A losing battle against illicit cigarette trade

THE numbers have reached a staggering level. For every two cigarettes smoked in Malaysia, one is an illicit cigarette.

In other words, the share of the cigarette black market has reached 57.1 per cent as at December 2016, based on Nielsen Cigarette Study 2016.

The estimated volume of the illicit trade is 11 billion sticks. Assuming an excise rate for the government of 40 sen per stick, the government revenue forgone is a huge RM4.4 billion.

This means a revenue loss of RM4.4 billion, enough to construct a big number of hospitals and schools.

Industry sources say they expect the illicit levels to breach the important 60 per cent mark by this year if nothing else changes.

This will result in more revenue losses for the government. Right now, illicit cigarettes are priced between 17 and 25 sen per stick at the retail level.

This compares with 85 sen per stick for legitimate cigarettes. This includes the excise rate of 40 sen per stick.

No wonder the industry volume for legitimate cigarettes has been on a sharp decline. Last year, the volume fell 25 per cent to just eight billion sticks from 2015, much less than the number of illicit cigarettes.

What are the implications of the influx of the cheap and readily available illegal cigarette segment, which the main industry body describes as a crisis spiralling out of control?

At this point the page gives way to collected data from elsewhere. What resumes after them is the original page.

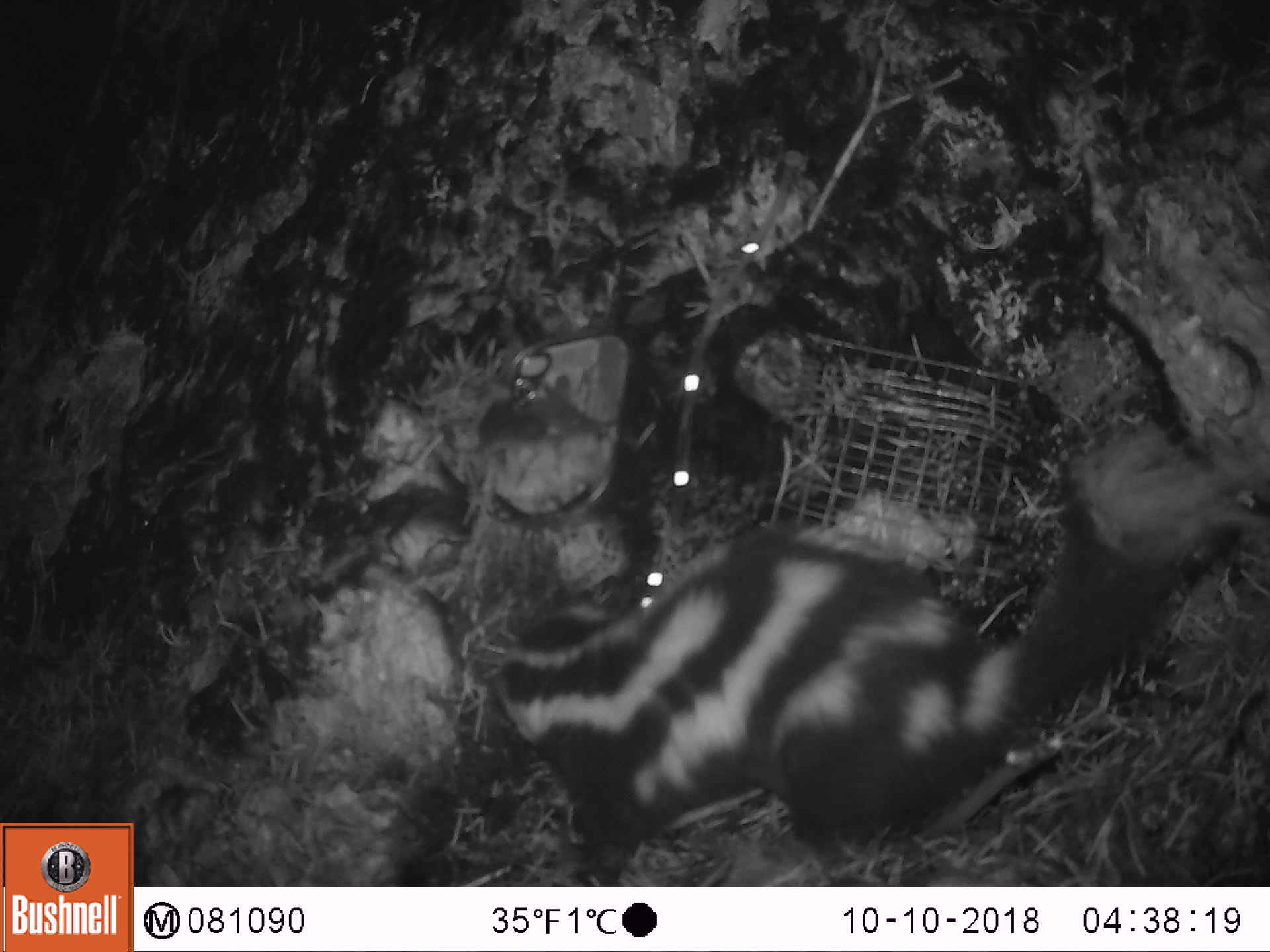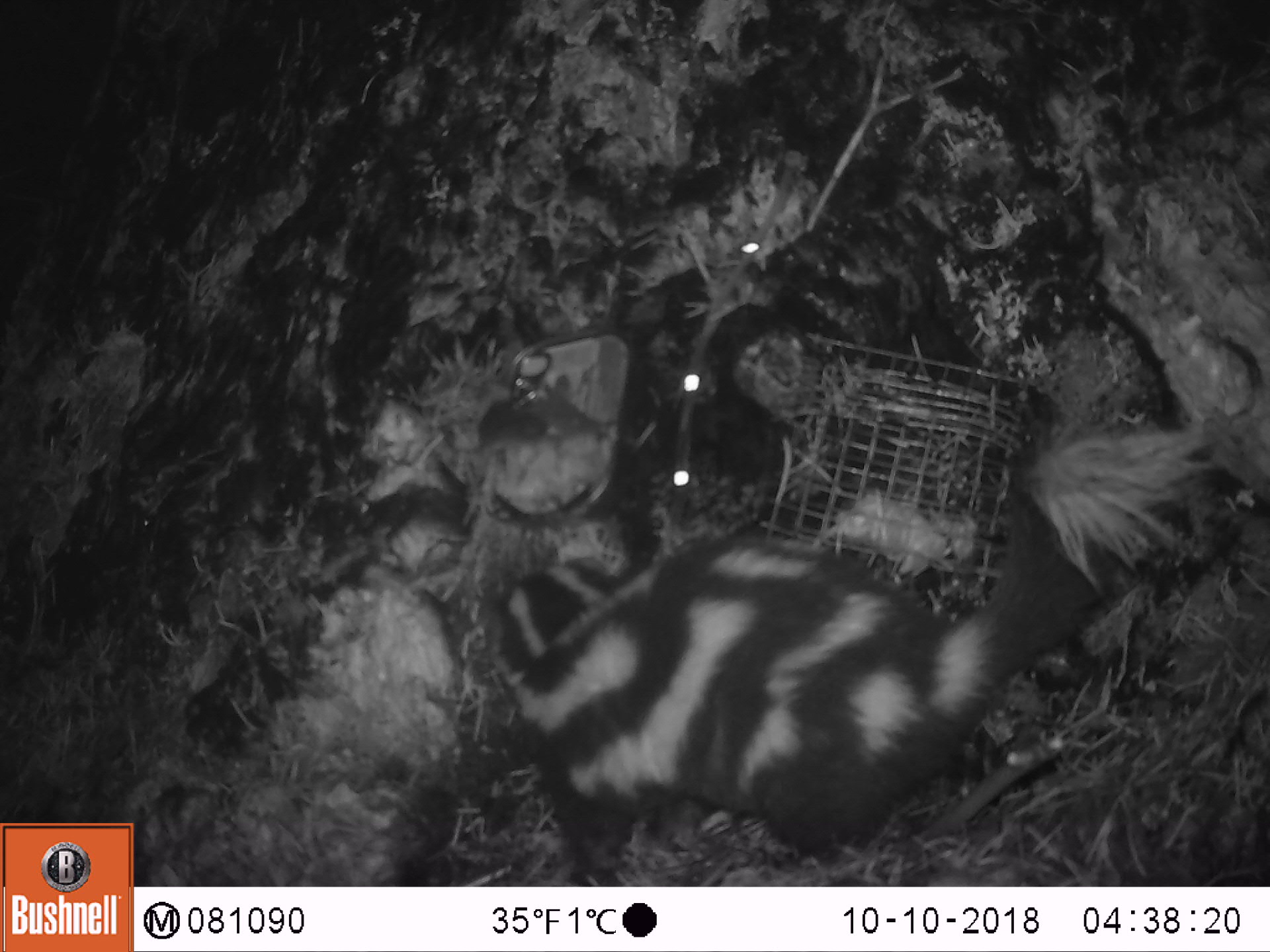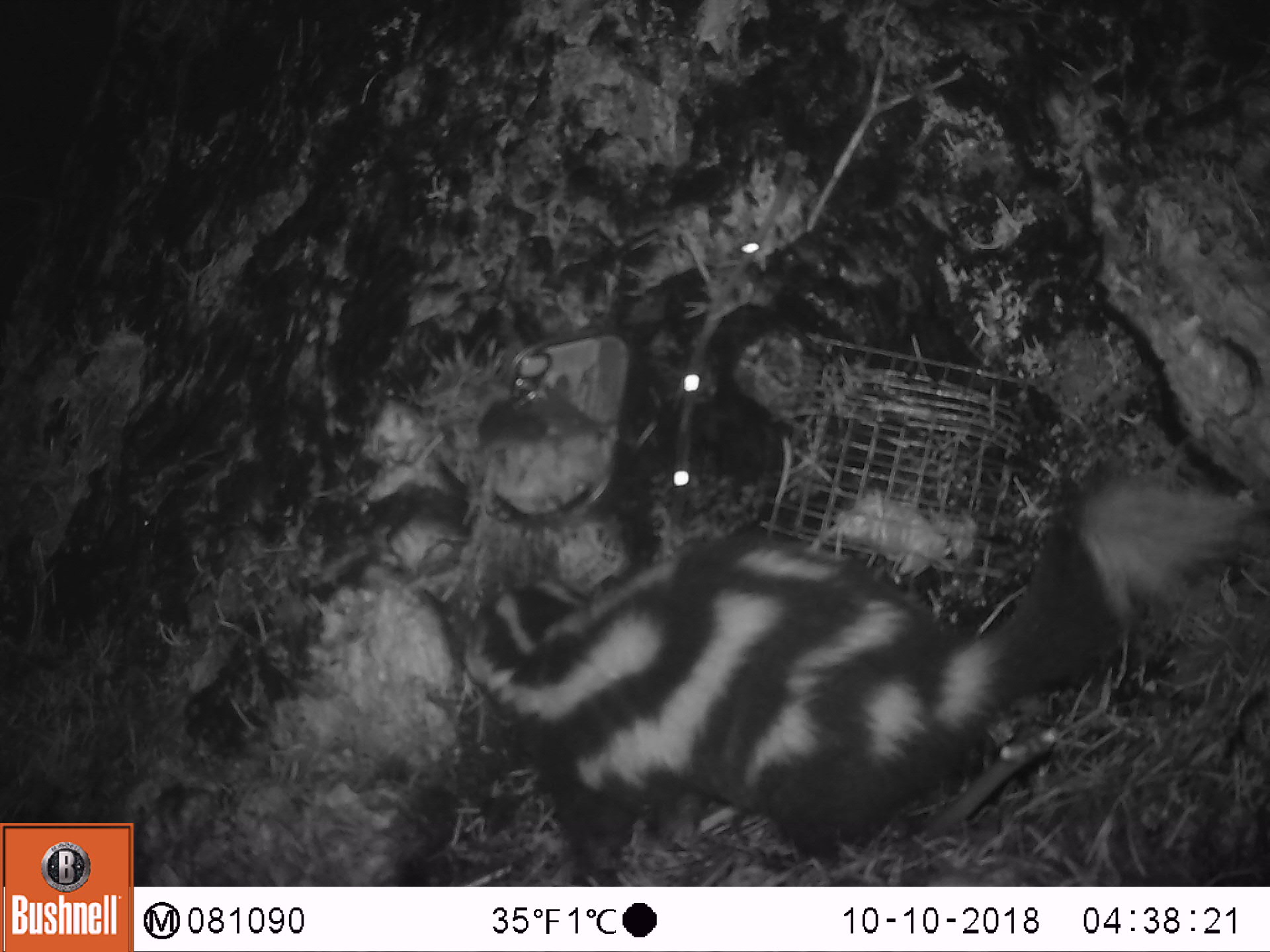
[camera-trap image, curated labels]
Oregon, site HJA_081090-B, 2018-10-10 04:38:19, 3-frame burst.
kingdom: Animalia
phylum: Chordata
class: Mammalia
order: Carnivora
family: Mephitidae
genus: Spilogale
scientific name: Spilogale gracilis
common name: western spotted skunk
Western spotted skunk (Spilogale gracilis).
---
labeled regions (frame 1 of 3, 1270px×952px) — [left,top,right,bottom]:
western spotted skunk: [473,404,1263,870]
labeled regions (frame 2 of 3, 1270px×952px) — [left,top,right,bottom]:
western spotted skunk: [476,402,1249,876]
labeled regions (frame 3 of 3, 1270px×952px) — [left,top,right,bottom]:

One worrying effect is that the number of smokers is on the rise, not on the decline.

Seven out of 10 youths are buying illegal products, according to the Health Ministry.

“The impression that smokers will quit when cigarettes are too expensive ignores the fact that there are cheaper alternatives in the market,” the Confederation of Malaysian Tobacco Manufacturers (CMTM) said.

According to the Health Ministry’s Global Adult Tobacco Survey 2011, the number of smokers in Malaysia was 4.75 million.

Subsequently, the ministry’s National Health and Morbidity Survey (NHMS) 2015 – Reports on Smoking Status among Malaysian Adults reported that the number of smokers increased to five million.

However, cigarette prices during the same period increased by an average of more than 30 per cent. If cigarette price increases really do have a correlation with smoking cessation, the percentage of smokers would have dropped.

“In the current economic environment where consumer sentiment remains low, another round of cigarette price increases will only produce a detrimental situation for both the government and the legitimate industry as consumers will switch to cheap illegal alternatives selling as low as RM3 per pack,” CMTM said.

The confederation has been quite vocal lately after Deputy Health Minister Datuk Seri Dr Hilmi Yahaya said the government planned to increase prices of cigarettes from RM17 to RM21.50 per pack in the near future as a means to deter people from smoking.

CMTM then made a representation to the Finance Ministry. Second Finance Minister Datuk Seri Johari Abdul Ghani said the government has no immediate plans to hike cigarette tax but will focus more on cracking down on the illicit business.

The government also loses Goods and Services Tax revenue due to the illicit trade.

The influx of cheap, illicit cigarettes into Malaysia has taken a heavy toll on the country’s cigarette makers.

British American Tobacco (M) Bhd (BAT) will cease manufacturing operations in the country by this June.

The tobacco firm — whose products include Dunhill, Peter Stuyvesant, Pall Mall and Benson & Hedges — said its manufacturing unit in Petaling Jaya would be shut down, resulting in job losses.

“The high excise environment has ultimately led to the sharp rise in illegal cigarettes and significantly lower legal sales volumes, resulting in rising cigarette production costs,” it said.

The only tobacco maker in the country is JT International Bhd. Philip Morris now fully imports its products from Indonesia.

The perennial issue is the lax enforcement. The authorities should be more serious in going after the distributors and retailers of illicit cigarettes.

The legitimate industry should also help wage a campaign in educating smokers against smoking illicit cigarettes.

For sure, cheap illegal cigarettes do not comply with any Health Ministry regulations, including on minimum price, tar and nicotine limits and graphic health warnings.

Putting a ban on smoking in more places may be a good move but this alone will not deter the illicit business.